A difícil arte de ser pai

E eis que o filhote caçulinha, o Vermelho 3, estava com uma crise de tosse.

Coisa que, sei lá, ainda não identificamos muito bem. Normalmente com a virada brusca do tempo é que ocorre. Mais à noite, antes de dormir, e logo pela manhã. Nada (creio eu) muito sério – mas, ainda assim, preocupante.

Então, num arroubo vindo sabe-se lá de onde, fui ajudar a Dona Patroa a preparar uma inalação e dosar o remédio (na verdade mesmo… “manda quem pode, obedece quem tem juízo”!).

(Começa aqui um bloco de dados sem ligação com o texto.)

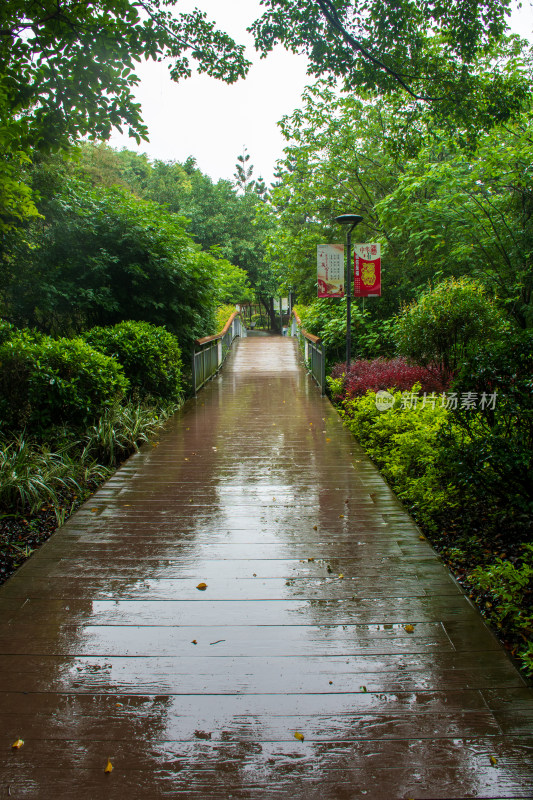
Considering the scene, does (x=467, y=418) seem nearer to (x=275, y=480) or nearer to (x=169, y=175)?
(x=275, y=480)

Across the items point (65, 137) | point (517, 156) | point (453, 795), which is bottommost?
point (453, 795)

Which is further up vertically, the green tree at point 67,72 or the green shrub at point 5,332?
the green tree at point 67,72

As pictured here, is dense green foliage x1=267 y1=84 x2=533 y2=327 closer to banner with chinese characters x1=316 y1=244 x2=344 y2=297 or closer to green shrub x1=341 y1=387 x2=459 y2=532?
banner with chinese characters x1=316 y1=244 x2=344 y2=297

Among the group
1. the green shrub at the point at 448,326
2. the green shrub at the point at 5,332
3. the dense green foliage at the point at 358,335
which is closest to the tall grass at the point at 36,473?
the green shrub at the point at 5,332

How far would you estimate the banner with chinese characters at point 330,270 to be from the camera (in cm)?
935

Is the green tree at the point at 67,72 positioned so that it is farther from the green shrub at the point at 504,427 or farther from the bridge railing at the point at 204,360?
the bridge railing at the point at 204,360

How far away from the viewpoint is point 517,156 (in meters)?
8.04

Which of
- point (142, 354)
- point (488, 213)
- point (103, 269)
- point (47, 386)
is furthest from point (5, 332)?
point (488, 213)

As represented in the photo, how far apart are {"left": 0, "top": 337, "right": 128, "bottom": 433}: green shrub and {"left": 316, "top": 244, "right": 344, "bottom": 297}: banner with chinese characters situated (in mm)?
5403

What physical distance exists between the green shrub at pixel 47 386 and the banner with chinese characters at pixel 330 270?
5.40 meters

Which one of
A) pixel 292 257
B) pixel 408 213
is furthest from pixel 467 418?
pixel 292 257

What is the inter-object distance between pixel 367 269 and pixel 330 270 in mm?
707

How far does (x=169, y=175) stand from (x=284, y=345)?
17.7m

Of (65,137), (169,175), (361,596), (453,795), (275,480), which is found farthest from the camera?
(169,175)
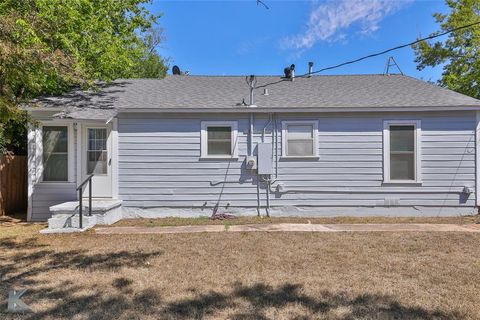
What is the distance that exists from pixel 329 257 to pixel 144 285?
9.43ft

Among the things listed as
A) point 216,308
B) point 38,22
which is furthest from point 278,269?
point 38,22

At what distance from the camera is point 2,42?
15.7 feet

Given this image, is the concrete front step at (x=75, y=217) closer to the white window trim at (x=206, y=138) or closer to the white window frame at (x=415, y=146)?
the white window trim at (x=206, y=138)

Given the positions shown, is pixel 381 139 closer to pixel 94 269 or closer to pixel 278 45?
pixel 278 45

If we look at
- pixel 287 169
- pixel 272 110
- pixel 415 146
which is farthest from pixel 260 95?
pixel 415 146

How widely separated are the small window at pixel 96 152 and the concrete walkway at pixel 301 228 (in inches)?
80.6

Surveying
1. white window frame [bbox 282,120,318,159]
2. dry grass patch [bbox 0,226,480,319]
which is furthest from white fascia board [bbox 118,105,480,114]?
dry grass patch [bbox 0,226,480,319]

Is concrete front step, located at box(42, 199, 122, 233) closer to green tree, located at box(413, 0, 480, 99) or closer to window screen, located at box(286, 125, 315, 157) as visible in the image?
window screen, located at box(286, 125, 315, 157)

Ok. Então era questão de pegar o remédio x-y-z e preparar a dose.

– Não tá aqui, não.

– Como não? É o de uma caixinha rosa.

– TODOS parecem que têm caixinha rosa…

E lá vem ela, bufando, e mostra o bendito remédio bem na minha frente, como se ele sempre tivesse estado ali.

– Vocês, homens… Nunca acham nada mesmo! Agora dá uma olhada na bula e vê quanto que tem que dar.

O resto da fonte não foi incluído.